Troubleshooting DDL
Known problems and solutions for using distributed deep learning (DDL).
NVProf with Spectrum MPI
Problem
Currently CUDA 10.0+ nvprof
suffers from a problem that may affect running with
Spectrum MPI. When attempting to launch nvprof
through SMPI, the environment
LD_PRELOAD
values gets set incorrectly, which causes the cuda hooks to fail on
launch. Any application that replies on LD_PRELOAD
could potentially see the same
issue.
ddlrun -H host1 nvprof python ~/tensorflow_examples/ddl-tensorflow/examples/mnist/mnist-env.py
+ /mnt/pai/home/anaconda3/envs/py27/bin/mpirun -x PATH -x LD_LIBRARY_PATH -gpu --rankfile /tmp/DDLRUN/DDLRUN.kuCMN7IB7MV2/RANKFILE -x 'DDL_OPTIONS=-mode r:4x1x1x1 ' -n 4 -x 'DDL_HOST_PORT=2200' -x 'DDL_HOST_LIST=host1:0,1,2,3' bash -c 'source /mnt/pai/home/anaconda3/etc/profile.d/conda.sh && conda activate /mnt/pai/home/anaconda3/envs/py27 > /dev/null 2>&1 && nvprof python /mnt/pai/home/tensorflow_examples/ddl-tensorflow/examples/mnist/mnist-env.py'
DDL: Execution Mode=Graph.
DDL: DDL_GROUP_SIZE=10000000.
DDL: DDL_SYNC_METHOD=default.
FATAL ERROR: Couldn't load pami_cudahook
FATAL ERROR: Couldn't load pami_cudahook
FATAL ERROR: Couldn't load pami_cudahook
FATAL ERROR: Couldn't load pami_cudahook
[host1:54798] Error: common_pami.c:857 - ompi_common_pami_init() Unable to create PAMI client (rc=1)

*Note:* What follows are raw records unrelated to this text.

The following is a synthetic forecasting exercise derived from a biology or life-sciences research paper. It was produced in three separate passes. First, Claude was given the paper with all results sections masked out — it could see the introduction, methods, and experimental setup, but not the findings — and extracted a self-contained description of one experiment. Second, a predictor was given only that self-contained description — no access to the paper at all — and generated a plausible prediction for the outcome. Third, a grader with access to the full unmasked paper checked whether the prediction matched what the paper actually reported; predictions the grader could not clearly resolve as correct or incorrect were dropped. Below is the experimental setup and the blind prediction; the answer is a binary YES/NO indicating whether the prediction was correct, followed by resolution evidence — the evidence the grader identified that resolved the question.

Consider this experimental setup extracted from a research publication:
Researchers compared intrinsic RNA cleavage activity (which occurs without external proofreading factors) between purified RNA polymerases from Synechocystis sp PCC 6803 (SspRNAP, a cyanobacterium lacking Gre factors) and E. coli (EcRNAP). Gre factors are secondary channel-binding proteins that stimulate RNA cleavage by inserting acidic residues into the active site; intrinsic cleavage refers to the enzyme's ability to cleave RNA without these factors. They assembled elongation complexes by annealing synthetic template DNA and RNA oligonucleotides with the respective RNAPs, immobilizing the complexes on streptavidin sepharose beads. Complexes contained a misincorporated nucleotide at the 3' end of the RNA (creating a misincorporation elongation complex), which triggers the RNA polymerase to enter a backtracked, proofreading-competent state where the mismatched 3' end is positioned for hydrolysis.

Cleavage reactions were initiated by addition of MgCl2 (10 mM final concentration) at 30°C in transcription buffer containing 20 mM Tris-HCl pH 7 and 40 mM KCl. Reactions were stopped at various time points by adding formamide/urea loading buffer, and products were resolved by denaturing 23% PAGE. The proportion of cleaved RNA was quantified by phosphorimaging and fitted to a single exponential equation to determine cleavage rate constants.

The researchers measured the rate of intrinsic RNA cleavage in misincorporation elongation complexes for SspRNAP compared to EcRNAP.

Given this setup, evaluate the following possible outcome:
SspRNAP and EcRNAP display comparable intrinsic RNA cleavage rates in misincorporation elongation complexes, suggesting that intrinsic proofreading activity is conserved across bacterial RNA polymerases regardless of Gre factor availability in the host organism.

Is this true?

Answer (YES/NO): NO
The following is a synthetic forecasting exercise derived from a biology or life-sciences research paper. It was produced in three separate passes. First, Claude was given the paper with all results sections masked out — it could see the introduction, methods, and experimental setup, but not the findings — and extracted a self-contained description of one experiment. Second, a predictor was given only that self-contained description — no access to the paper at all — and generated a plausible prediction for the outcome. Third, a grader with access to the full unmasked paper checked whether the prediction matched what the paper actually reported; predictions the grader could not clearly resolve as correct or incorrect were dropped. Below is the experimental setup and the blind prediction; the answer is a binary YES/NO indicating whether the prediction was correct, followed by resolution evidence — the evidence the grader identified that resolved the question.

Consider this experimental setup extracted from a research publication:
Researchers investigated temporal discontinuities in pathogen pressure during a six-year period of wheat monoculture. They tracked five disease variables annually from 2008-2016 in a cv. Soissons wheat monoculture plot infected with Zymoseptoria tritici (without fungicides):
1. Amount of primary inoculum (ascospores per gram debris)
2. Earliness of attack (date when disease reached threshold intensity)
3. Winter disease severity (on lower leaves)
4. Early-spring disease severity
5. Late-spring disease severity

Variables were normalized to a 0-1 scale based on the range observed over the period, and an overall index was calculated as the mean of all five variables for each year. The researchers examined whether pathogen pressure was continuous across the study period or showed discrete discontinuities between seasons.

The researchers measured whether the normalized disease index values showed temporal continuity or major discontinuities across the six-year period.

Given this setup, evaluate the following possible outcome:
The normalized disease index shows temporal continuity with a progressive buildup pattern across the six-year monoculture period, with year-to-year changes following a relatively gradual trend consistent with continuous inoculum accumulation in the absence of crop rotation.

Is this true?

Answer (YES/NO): NO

[host1:54797] Error: common_pami.c:857 - ompi_common_pami_init() Unable to create PAMI client (rc=1)
--------------------------------------------------------------------------
No components were able to be opened in the pml framework.
This typically means that either no components of this type were
installed, or none of the installed components can be loaded.

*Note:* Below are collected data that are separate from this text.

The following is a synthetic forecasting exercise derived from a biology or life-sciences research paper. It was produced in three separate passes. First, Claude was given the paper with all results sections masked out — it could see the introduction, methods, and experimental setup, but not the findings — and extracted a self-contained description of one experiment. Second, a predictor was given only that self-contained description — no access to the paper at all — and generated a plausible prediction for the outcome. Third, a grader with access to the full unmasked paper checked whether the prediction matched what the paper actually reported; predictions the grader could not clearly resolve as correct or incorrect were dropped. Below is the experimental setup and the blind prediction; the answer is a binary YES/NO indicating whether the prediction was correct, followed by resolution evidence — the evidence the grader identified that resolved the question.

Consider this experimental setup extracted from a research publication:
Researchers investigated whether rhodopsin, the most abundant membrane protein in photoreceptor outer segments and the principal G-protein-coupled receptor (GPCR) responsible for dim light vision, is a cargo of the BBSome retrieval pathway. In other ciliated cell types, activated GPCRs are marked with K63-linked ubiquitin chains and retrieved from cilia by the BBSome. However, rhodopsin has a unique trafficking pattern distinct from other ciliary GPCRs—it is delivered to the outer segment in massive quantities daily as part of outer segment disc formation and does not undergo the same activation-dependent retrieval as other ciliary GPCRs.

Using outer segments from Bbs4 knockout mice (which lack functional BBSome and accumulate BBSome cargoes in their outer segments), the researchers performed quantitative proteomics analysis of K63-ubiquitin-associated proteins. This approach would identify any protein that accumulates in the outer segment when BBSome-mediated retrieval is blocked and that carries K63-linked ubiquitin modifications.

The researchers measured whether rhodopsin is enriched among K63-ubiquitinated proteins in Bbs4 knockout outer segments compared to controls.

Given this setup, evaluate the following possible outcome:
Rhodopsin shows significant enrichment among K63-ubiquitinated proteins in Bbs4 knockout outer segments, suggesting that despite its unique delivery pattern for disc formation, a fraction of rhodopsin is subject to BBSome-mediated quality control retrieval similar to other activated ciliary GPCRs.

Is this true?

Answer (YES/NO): NO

Sometimes this means that shared libraries required by these
components are unable to be found/loaded.
Host: host1
Framework: pml
Solution
There are two workarounds to prevent this.
- Passing the
--openmp-profiling off
option should preventLD_PRELOAD
from being improperly set and allow nvprof to proceed normallyddlrun -H host1 nvprof --openmp-profiling python ~/tensorflow_examples/ddl- tensorflow/examples/mnist/mnist-env.py
- Running
nvprof
as a daemon will prevent the cuda hook failure, as all data is collected on a separate session from the run. Please refer to NVIDIA documentation on MPI Profiling
ddlrun hangs with --rankfile option
Use of the --rankfile
option to pass in a custom rank file to
ddlrun
bypasses much of the automatic error checking, including connection tests
and key validation. This can lead to hangs if ssh keys are not properly configured on all hosts.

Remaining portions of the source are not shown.